### [What you should do]
Transcribe every entry exactly, leaving out any pictures.

........

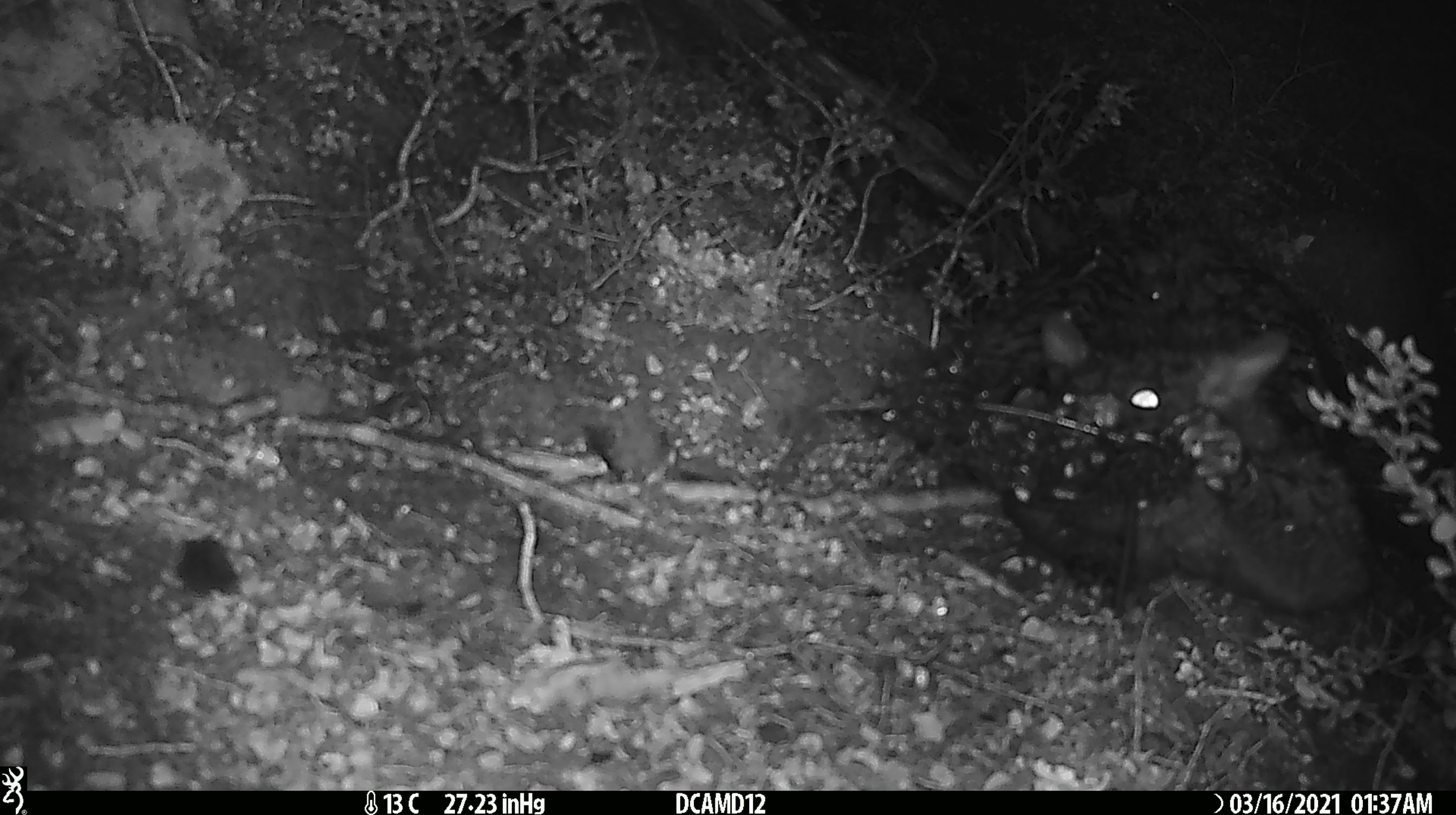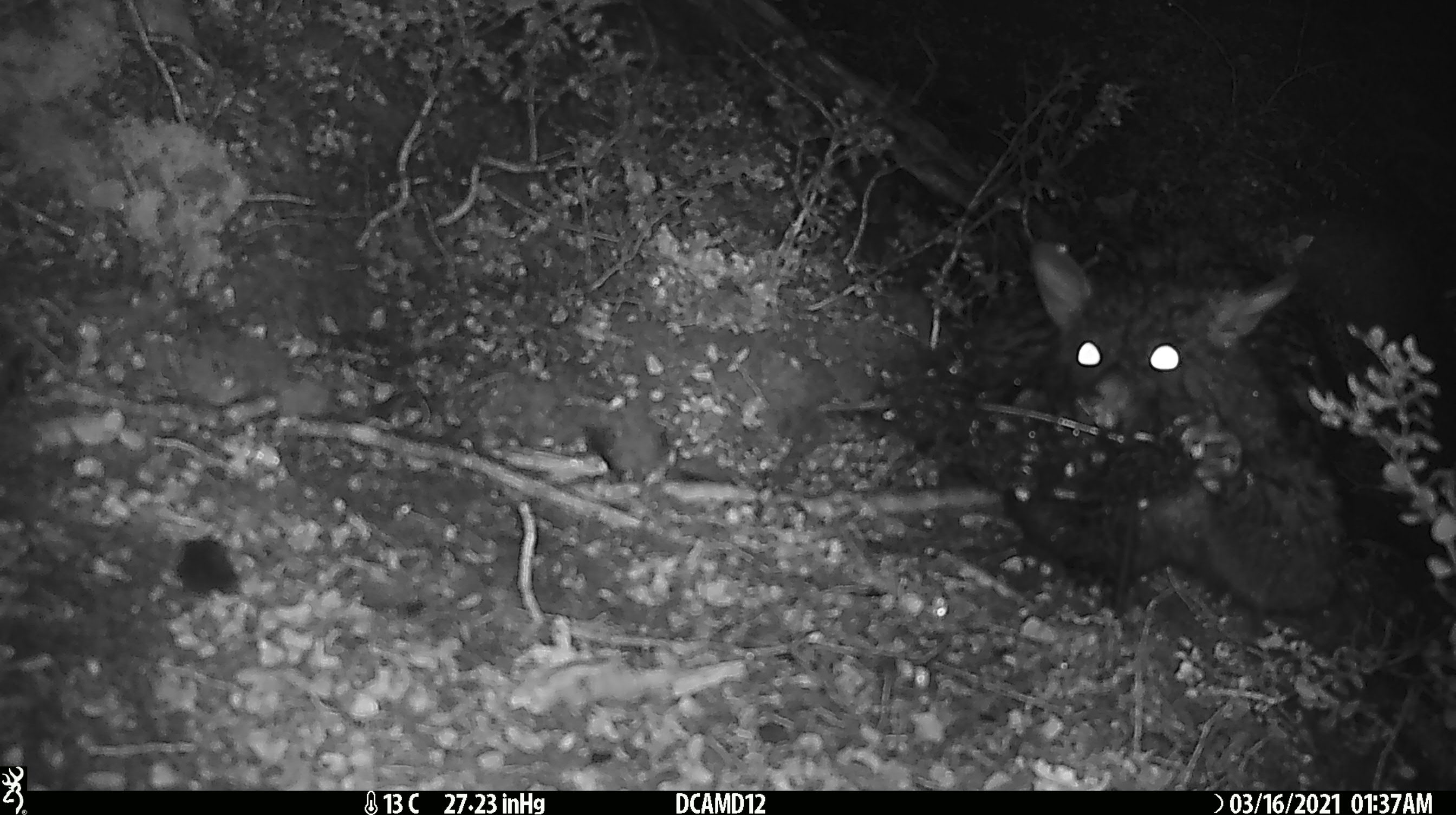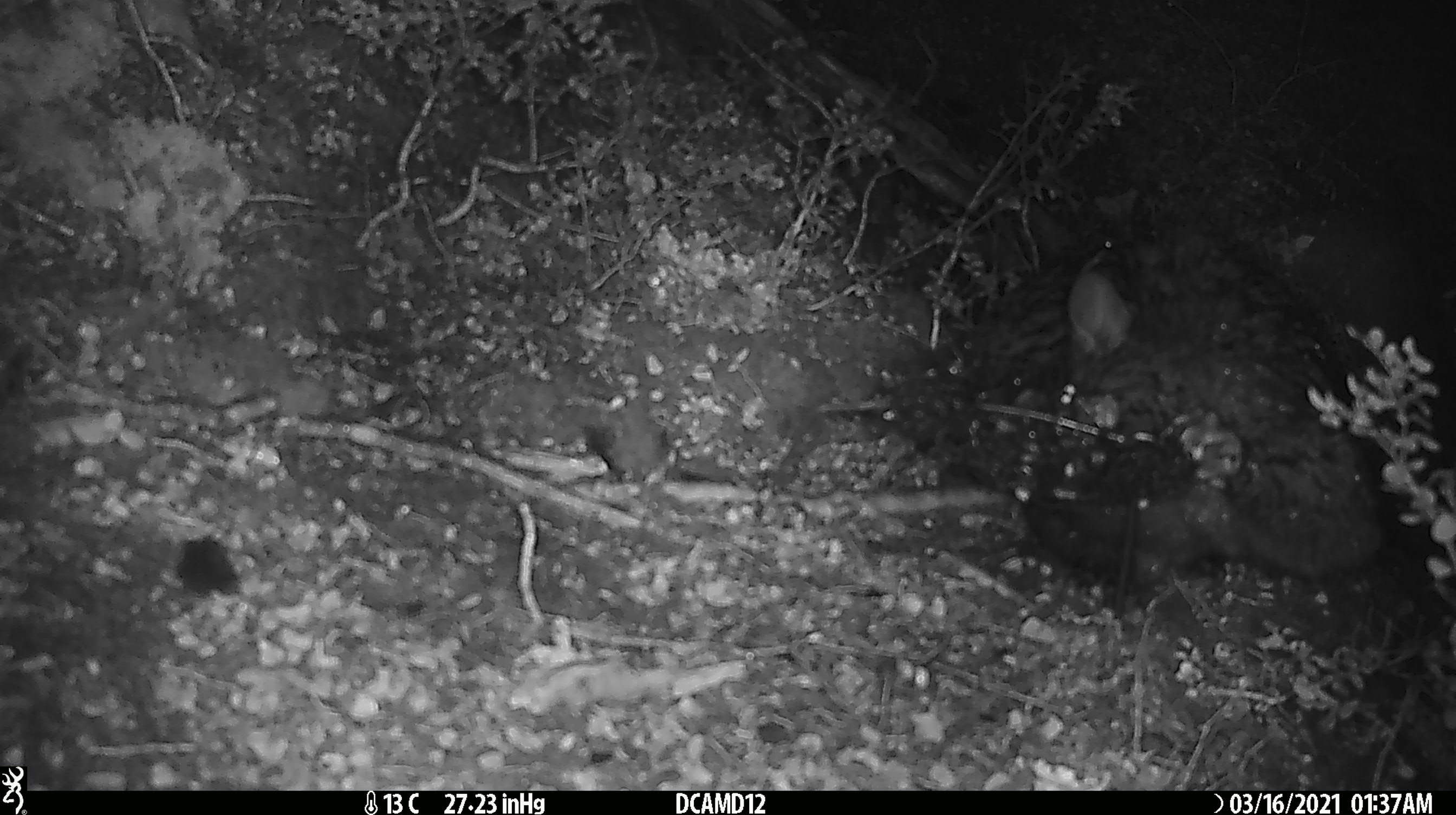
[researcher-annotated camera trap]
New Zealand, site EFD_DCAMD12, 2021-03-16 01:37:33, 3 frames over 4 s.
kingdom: Animalia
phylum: Chordata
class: Mammalia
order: Diprotodontia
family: Phalangeridae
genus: Trichosurus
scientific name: Trichosurus vulpecula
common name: common brushtail possum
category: possum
Possum (common brushtail possum) (Trichosurus vulpecula).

........

### [Response to this exercise]
[researcher-annotated camera trap]
New Zealand, site EFD_DCAMD12, 2021-03-16 01:37:33, 3 frames over 4 s.
kingdom: Animalia
phylum: Chordata
class: Mammalia
order: Diprotodontia
family: Phalangeridae
genus: Trichosurus
scientific name: Trichosurus vulpecula
common name: common brushtail possum
category: possum
Possum (common brushtail possum) (Trichosurus vulpecula).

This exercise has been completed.